Dunlap concluded the Smith series with
Cop Out
(1997). In 2006 she published
A Single Eye
, her first mystery featuring Darcy Lott, a Zen Buddhist stuntwoman. Her most recent novel is
No Footprints
(2012), the fifth in the Darcy Lott series.
In addition to writing, Dunlap has taught yoga and worked for a private investigator on death penalty defense cases and as a paralegal. In 1986, she helped found Sisters in Crime, an organization that supports women in the field of mystery writing. She lives and writes near San Francisco.
Dunlap and her father at the beach, probably Coney Island. ”“My happiest vacations were at the beach,” says Dunlap, “here, at the Jersey shore, at Jones Beach, and two glorious winter weeks in Florida.”

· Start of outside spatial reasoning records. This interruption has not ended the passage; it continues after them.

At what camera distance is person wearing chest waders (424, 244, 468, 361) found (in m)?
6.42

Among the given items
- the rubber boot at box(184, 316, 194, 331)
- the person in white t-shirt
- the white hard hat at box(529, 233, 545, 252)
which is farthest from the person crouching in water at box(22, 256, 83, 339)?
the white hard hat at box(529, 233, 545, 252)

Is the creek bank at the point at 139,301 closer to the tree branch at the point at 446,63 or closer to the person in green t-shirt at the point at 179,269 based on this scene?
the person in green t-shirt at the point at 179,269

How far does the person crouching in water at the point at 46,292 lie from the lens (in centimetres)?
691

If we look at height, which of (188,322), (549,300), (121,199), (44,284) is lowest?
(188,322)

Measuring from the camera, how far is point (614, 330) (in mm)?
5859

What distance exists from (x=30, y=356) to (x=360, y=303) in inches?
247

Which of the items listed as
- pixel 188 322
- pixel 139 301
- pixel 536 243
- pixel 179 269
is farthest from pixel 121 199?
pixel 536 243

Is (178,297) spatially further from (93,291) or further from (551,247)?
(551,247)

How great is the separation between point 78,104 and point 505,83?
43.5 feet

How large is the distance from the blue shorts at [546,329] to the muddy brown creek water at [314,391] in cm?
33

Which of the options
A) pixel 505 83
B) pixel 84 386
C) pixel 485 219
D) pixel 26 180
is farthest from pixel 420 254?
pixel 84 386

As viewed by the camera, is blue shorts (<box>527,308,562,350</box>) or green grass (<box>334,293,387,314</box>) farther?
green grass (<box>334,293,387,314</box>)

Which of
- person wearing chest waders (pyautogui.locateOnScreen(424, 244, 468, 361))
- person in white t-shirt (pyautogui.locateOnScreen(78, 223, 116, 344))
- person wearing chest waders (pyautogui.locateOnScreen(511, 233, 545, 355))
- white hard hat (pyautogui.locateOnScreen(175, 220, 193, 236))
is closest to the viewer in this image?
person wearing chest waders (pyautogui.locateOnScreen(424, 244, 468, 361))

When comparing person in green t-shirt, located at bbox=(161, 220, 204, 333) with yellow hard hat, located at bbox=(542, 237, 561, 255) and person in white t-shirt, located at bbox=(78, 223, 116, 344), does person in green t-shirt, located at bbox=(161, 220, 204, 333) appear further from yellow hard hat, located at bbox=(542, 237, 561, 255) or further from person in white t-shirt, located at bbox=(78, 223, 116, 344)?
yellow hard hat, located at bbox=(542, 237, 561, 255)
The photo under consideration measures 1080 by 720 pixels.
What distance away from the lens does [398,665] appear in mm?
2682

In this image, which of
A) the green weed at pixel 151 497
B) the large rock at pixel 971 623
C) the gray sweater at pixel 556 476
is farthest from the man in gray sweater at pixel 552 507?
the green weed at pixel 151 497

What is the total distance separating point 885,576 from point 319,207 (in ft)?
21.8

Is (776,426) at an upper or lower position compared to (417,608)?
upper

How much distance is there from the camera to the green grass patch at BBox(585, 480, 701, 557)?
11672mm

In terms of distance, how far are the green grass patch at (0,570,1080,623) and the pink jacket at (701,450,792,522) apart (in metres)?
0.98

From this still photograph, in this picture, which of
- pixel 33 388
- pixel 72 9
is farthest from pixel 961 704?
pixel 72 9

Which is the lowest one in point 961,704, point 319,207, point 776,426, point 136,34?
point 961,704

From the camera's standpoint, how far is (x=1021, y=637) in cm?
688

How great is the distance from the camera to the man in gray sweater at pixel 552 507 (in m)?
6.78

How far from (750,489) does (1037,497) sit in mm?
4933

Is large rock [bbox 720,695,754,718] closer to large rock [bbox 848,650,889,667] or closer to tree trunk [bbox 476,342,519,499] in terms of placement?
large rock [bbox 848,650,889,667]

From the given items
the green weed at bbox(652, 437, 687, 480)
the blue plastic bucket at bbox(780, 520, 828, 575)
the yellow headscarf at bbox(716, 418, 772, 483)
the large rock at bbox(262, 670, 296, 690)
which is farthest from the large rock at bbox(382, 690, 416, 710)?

Dunlap’s grammar school graduation from Stewart School on Long Island, New York.
In 1968, Dunlap arrived in San Francisco; this photo was taken by her husband-to-be atop one of the city’s many hills. Dunlap recalls, “It’s winter; I’m wearing a T-shirt; I’m ecstatic!”
Dunlap’s dog Seumas at eight weeks old. “We’d had him two weeks and he was already in charge, happily biting my hand (see my grimace),” she says. “He lived for sixteen good, well-tended years.”